• [EXERCÍCIOS A FAZER]
[a] Transcreva do texto sobre os deficientes visuais o trecho que vai de "Na primeira metade" até "visuais mudou radicalmente.".
[b] Por favor, escreva a continuação do texto sobre os deficientes visuais a partir do ponto em que ele termina.

======== TRECHO SELECIONADO ========

Na primeira metade do século XX, a volta para casa de
soldados cegos, europeus e norte-americanos, depois da primeira e segunda
grande guerra, provocou o desejo de se fazer algo para a inserção desses
soldados na sociedade, logo perceberam que a locomoção segura e independente
seria o primeiro passo nessa direção e a partir dos avanços das tecnologias e
das iniciativas da época, a história individual e social da vida dos
deficientes visuais mudou radicalmente.
Avanços que mudaram a história dos deficientes visuais até
aquele momento
◦1784 – a criação de escola para cegos, iniciada por
Valentin Haüy;
◦1825 – invenção do Sistema Braille por Louis Braille;
◦1930 – primeira providência no sentido de serem usadas
bengalas brancas com extremidade inferior vermelha, para identificar seu
portador, suscitar eventuais ajudas pelos pedestres videntes e alertar os
condutores de veículos, foi de George Benham, presidente do Lion's Club do
estado de Illinois, Estados Unidos;
◦1930 – o Lions Club Peoria Illinois (EUA), apresentou uma
proposta de lei que após ser aprovada foi chamada Lei da Bengala Branca. Dava
prioridade no trânsito ao deficiente visual que portasse uma bengala branca;
◦1940 – o norte-americano, Dr. Richard Hoover (1915-1986),
professor especializado no ensino de cegos, engajado na reabilitação de
militares deficientes, desenvolveu técnicas específicas de locomoção e criou um
modelo padronizado de bengala longa, hoje universalmente adotados;
◦1970 – foi instituído o dia Internacional da Bengala Branca
de Segurança ("International White Cane Safety Day"), sob iniciativa
da Federação Internacional dos Cegos ("International Federation of the
Blind"), em Paris. Muitos países comemoram esta data como meio de divulgar
as conquistas das pessoas cegas no exercício de seu direito de locomoção em
espaços sejam eles públicos ou privados;
◦1964 – a Federação Nacional dos Cegos dos Estados Unidos
("National Federation of the Blind" -- NFB), sob a liderança de seu
presidente, Dr. Jacobus tenBroek (1911-1968), em campanha nacional, obteve do
Congresso norte-americano, a Resolução HR 753, que autoriza o Presidente dos
Estados Unidos a proclamar anualmente o dia 15 de outubro como o "Dia da
Bengala Branca de Segurança", cujo primeiro ato foi assinado em outubro
daquele ano pelo presidente Lyndon Johnson.

======== INFORMAÇÕES EXIBIDAS ========

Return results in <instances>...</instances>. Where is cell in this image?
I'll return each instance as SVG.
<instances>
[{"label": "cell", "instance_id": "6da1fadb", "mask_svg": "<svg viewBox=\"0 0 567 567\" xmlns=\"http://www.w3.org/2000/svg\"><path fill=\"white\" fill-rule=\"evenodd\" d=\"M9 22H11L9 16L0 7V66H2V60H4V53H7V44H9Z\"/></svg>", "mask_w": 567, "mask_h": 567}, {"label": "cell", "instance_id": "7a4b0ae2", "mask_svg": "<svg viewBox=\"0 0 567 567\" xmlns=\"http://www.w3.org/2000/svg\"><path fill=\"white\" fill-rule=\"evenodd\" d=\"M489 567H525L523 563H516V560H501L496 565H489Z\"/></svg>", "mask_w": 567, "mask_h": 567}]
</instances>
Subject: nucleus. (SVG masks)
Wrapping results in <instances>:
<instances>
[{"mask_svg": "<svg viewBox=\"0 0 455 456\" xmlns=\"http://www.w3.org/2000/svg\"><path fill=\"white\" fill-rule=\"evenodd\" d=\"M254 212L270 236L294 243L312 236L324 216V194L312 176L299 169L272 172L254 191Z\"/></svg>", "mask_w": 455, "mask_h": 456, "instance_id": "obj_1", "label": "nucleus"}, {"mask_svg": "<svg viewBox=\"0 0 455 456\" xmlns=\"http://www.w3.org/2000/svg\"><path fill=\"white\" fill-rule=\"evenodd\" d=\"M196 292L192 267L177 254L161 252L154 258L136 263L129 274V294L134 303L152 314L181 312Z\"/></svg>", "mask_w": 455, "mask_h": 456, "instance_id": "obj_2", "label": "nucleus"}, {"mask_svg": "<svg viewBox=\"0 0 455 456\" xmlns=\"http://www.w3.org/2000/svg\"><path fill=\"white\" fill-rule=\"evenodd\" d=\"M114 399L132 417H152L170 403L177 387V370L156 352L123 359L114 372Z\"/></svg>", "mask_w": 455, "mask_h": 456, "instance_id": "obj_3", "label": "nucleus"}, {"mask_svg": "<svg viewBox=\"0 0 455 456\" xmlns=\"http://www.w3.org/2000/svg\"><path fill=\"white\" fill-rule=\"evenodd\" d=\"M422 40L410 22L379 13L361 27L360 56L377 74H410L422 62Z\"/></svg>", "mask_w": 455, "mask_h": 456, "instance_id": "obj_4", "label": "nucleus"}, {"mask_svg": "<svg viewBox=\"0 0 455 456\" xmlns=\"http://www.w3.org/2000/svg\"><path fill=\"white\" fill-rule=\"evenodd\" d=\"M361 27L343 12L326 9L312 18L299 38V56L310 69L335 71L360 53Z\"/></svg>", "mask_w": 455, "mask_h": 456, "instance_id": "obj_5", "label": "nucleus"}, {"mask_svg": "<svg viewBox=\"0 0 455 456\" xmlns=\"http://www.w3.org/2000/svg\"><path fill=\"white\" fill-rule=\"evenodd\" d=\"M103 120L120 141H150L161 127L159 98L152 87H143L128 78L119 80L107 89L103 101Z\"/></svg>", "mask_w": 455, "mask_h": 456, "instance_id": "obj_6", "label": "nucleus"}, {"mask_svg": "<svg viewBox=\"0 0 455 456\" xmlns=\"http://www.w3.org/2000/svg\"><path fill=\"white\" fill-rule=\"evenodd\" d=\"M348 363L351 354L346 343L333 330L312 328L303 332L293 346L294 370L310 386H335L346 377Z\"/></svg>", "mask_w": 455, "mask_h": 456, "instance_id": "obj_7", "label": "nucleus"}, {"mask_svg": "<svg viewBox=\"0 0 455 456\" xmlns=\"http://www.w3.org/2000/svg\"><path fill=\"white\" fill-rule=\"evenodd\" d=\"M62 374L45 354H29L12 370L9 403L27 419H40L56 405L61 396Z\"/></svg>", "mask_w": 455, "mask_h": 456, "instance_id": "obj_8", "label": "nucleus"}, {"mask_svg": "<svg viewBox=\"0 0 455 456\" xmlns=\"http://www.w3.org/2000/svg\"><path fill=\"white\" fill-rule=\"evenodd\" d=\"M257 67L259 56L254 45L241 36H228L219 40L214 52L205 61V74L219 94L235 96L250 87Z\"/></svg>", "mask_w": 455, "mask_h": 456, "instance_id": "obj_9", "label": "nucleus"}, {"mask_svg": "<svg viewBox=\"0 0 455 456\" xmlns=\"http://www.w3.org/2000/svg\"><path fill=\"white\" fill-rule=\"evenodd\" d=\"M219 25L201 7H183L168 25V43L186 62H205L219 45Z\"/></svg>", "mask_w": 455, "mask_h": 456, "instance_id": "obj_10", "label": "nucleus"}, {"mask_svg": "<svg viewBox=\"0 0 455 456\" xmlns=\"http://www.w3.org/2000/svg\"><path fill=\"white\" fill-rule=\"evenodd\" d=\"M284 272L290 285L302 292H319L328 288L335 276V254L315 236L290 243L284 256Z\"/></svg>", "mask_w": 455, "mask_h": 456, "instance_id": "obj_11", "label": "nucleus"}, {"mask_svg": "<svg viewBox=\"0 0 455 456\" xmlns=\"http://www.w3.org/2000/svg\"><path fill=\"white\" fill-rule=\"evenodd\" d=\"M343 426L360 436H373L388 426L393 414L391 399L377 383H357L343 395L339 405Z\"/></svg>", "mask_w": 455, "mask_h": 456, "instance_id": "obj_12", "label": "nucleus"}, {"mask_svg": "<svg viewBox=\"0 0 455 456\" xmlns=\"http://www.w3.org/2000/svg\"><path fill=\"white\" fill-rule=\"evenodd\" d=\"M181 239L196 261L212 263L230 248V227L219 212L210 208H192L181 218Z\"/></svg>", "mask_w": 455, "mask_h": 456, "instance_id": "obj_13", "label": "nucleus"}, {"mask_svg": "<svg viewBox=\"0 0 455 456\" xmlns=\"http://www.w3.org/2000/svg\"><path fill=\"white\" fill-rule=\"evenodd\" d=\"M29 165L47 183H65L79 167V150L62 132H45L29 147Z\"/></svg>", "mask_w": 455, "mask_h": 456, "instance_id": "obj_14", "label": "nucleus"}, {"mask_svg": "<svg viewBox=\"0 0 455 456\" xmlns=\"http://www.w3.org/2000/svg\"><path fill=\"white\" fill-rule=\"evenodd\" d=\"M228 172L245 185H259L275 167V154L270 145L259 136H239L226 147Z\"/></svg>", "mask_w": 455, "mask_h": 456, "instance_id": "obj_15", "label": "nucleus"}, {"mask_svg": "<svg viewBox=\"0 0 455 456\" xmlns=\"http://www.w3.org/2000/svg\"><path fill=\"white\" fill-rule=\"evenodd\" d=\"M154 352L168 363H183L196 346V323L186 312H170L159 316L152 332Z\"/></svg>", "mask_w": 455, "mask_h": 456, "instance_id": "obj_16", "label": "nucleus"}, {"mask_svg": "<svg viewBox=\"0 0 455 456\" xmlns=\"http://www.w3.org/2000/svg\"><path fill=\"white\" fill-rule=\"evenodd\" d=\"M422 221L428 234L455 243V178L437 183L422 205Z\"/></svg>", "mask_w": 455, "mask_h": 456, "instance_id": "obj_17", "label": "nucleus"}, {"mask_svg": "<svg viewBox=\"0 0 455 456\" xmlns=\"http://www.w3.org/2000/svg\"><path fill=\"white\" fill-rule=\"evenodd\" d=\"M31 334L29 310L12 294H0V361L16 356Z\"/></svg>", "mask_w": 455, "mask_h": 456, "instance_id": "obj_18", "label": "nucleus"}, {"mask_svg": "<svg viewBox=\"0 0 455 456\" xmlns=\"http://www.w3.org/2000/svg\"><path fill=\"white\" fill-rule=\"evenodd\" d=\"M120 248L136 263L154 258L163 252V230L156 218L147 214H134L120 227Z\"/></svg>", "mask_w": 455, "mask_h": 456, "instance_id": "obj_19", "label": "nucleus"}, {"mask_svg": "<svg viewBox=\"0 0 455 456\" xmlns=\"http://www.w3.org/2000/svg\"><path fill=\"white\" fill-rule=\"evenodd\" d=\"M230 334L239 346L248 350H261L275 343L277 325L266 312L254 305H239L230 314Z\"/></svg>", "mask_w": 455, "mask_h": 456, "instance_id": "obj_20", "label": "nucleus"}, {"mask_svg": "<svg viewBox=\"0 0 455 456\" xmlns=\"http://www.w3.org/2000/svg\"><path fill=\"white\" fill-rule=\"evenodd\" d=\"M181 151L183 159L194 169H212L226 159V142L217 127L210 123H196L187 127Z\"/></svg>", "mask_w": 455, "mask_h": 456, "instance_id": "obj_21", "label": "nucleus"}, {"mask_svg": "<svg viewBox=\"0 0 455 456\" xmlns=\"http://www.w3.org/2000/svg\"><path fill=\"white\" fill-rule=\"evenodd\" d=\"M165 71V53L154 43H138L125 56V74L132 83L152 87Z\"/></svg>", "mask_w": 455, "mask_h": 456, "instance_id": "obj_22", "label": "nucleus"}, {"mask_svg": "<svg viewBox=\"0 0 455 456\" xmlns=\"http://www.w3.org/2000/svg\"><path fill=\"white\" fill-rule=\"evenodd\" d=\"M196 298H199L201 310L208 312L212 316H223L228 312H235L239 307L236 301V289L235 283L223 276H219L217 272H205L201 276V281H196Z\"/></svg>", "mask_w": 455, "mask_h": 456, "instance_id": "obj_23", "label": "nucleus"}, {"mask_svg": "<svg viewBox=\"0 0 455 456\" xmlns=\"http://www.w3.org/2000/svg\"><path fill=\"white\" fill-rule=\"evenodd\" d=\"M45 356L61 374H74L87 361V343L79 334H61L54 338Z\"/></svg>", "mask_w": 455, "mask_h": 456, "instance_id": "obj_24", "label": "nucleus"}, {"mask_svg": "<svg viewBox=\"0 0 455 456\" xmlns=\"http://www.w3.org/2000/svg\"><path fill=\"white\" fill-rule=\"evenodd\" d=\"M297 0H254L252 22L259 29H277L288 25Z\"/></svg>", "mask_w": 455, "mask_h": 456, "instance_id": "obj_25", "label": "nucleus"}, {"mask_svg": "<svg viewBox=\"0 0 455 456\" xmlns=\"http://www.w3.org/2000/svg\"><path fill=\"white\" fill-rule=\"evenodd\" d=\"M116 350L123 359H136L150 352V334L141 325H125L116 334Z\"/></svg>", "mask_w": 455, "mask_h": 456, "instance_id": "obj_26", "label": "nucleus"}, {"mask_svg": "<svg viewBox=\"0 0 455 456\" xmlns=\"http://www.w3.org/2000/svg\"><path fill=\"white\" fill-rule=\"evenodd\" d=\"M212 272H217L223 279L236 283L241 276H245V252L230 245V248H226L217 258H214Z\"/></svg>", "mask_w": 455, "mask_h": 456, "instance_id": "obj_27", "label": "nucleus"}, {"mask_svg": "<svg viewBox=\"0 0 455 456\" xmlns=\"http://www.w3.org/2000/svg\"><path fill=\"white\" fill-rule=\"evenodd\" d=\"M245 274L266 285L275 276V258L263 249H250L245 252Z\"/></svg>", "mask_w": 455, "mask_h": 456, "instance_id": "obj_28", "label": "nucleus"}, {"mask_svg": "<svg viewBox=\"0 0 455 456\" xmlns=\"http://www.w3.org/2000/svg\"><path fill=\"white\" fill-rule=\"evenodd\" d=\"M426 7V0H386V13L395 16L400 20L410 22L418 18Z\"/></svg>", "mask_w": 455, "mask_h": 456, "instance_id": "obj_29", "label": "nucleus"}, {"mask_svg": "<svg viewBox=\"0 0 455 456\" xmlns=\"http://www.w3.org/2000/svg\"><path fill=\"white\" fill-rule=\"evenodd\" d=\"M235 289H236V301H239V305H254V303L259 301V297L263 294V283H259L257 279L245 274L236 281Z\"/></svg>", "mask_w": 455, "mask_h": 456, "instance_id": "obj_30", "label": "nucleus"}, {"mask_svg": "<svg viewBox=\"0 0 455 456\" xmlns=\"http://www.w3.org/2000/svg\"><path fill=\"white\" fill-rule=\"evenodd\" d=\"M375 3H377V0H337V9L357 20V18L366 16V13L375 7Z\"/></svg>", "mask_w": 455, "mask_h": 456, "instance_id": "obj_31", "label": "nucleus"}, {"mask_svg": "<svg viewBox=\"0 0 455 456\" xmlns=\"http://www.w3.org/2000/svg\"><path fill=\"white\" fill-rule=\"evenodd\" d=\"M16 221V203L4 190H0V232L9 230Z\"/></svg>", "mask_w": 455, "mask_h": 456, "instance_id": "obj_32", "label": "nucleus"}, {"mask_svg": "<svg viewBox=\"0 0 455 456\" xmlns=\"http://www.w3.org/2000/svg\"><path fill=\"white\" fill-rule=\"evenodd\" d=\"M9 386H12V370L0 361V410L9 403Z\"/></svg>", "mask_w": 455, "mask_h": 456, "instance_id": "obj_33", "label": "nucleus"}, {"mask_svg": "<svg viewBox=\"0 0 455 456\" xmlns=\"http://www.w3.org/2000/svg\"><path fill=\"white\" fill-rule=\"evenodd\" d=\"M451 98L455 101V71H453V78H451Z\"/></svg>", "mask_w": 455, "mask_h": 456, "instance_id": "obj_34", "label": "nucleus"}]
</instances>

========

• [RESULTADOS DOS EXERCÍCIOS]
[a]
Na primeira metade do século XX, a volta para casa de
soldados cegos, europeus e norte-americanos, depois da primeira e segunda
grande guerra, provocou o desejo de se fazer algo para a inserção desses
soldados na sociedade, logo perceberam que a locomoção segura e independente
seria o primeiro passo nessa direção e a partir dos avanços das tecnologias e
das iniciativas da época, a história individual e social da vida dos
deficientes visuais mudou radicalmente.

[b]
O Dr. tenBroek, cego desde tenra idade, brilhante professor
universitário, elaborou um modelo de lei sobre a Bengala Branca, que em seu
primeiro artigo estabelece:
"É política deste Estado estimular e capacitar os
cegos, os deficientes da visão e os deficientes físicos a participar plenamente
da vida social e econômica do Estado e serem aproveitados em atividades
remuneradas".
Essa é a realidade dos norte-americanos, pelo menos em tese,
não conhecemos a realidade deles de fato, mas sabemos que no Brasil, com
exceção dos que ainda têm vergonha, a vergonha faz parte do processo de muitos
assim como outros motivos, veja o que a Marly Solanowski nos conta em seu
depoimento que é bem interessante, a bengala é amplamente usada pelos
deficientes visuais.
Conclusão
Como podemos perceber com esses dados históricos, a bengala
branca, assim como muitas outras coisas, não foi criada por uma só pessoa. Foi
um processo de evolução de ideias de acordo com a necessidade de cada período
histórico citado acima, ou seja, no final das contas quem inventou a bengala de
fato foi a necessidade.
Embora a grande maioria use a bengala branca, ou longa,
vemos em todos os lugares, uma diversidade de cores e de materiais. Claro que
essa diversidade vem acompanhada de custos igualmente diversos, dando a cada um
a possibilidade de escolher o que mais agrada ou cabe em seu bolso.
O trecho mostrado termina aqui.